Fed expected to cut interest rates for seventh time
Associated Press Tuesday, August 21, 2001
WASHINGTON, D.C. -- The Federal Reserve Board is expected to cut interest rates for a seventh time this year when policymakers meet today, extending the Fed's most aggressive credit-easing campaign in nearly two decades.
Private economists see a move this week as a certainty, given the remarks made by Chairman Alan Greenspan and other Fed officials in recent weeks that the country's year-long struggles with a weakening economy are not yet over.
"They have pretty much locked in another quarter-point rate cut," predicted David Wyss, chief economist at Standard & Poor's Co. in New York City. "Alan Greenspan does not want another recession on his watch."
To keep the economy out of recession, the Fed has cut interest rates six times beginning Jan. 3. The first five cuts were half-point moves, the most aggressive Fed easing since early 1982 when the Fed was slashing rates to fight the worst recession since the Great Depression.
At the Fed's last meeting on June 27, the Fed added a sixth rate cut, but the move was the more normal quarter-point reduction that the Fed has employed under Greenspan, bringing the federal funds rate, the interest that banks charge on overnight loans, down to 3.75 percent.
While most analysts are looking for another quarter-point cut, some would not rule out a return to a bigger half-point move, arguing that Greenspan and his colleagues might want to deliver a pleasant surprise to Wall Street investors, who already have factored in a quarter-point move.
"We still have a very uncertain economic situation out there," said David Jones, chief economist at Aubrey G. Lanston & Co. in New York City. "The stock market is still walking on egg shells and the Fed has to have the market on its side to hope for any type of recovery anytime soon."
Manufacturers issued a plea Monday for a half-point cut, saying such a move was needed to help alleviate a slowdown in sales that has forced them to eliminate 708,000 jobs. [Bold emphasis added here:] In a letter to Greenspan, National Association of Manufacturers President Jerry Jasinowski said the bolder half-point move is needed to counteract "a sudden and unexpected deterioration overseas" that was raising the threat of a worldwide recession.
But many economists said the Fed would stick to a quarter-point move, especially since some Fed officials have expressed worries that the central bank could overdo the rate cuts, laying the groundwork for inflation troubles next year.
The Bush administration is counting on lower interest rates plus the impact of nearly $40 billion in tax rebate money this year to boost consumer demand and provide greater strength in the second half of the year.
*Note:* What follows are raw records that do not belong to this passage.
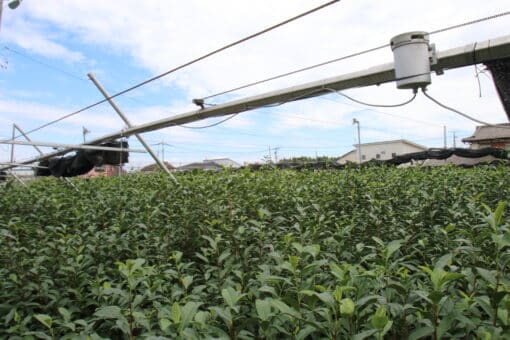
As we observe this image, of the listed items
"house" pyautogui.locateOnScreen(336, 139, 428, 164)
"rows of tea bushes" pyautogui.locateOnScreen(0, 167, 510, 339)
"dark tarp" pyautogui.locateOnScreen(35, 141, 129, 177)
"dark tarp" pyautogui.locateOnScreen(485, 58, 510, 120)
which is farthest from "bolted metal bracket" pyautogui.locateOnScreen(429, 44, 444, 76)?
"house" pyautogui.locateOnScreen(336, 139, 428, 164)

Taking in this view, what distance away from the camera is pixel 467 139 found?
19.0 metres

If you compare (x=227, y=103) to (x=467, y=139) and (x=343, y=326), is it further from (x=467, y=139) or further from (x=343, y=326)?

Various economic indicators are flashing encouraging signs that an upturn might be imminent, including a report Monday that the Index of Leading Economic Indicators rose by 0.3 percent in July, the fourth consecutive monthly gain.
While the economy eked out a barely discernible 0.7 percent rate of growth in the April-June quarter, forecasters surveyed by Blue Chip Economic Indicators said they were looking for a slight rebound to growth rates of 1.7 percent in the current quarter and 2.8 percent in the final three months of this year.
But because the rebound remains a forecast, not yet a reality, analysts said they would not be surprised by a further rate reduction in October.
"Between now and Oct. 2 is a long time, and no really knows for sure what will be happening then," said Sung Won Sohn, chief economist at Wells Fargo in Minneapolis.
If the forecast of stronger growth turns out to be true, analysts said longer-term interest rates, which are set by financial markets, might have seen their lows for the year.
Rates for 30-year home mortgages dipped to 6.92 percent last week, the first time they had fallen below 7 percent since March.
Sohn predicted that 30-year mortgage rates would rise to around 7.15 percent by the end of the year as the economy picks up. He said the current extremely low rates likely would spur another flurry of mortgage refinancings and provide further support for home sales.
"This is only the 11th time in the last 25 years that 30-year mortgage rates have fallen below 7 percent," Sohn said. "It is a fairly rare opportunity to grab a good rate."
© Copyright 2001 Star Tribune. All rights reserved.
EDIT: It is the statement above I emphasized in bold that make me believe that the turn-around and recovery are farther out that most investors want to believe and supports my reasons for having no longs other than in my IRA.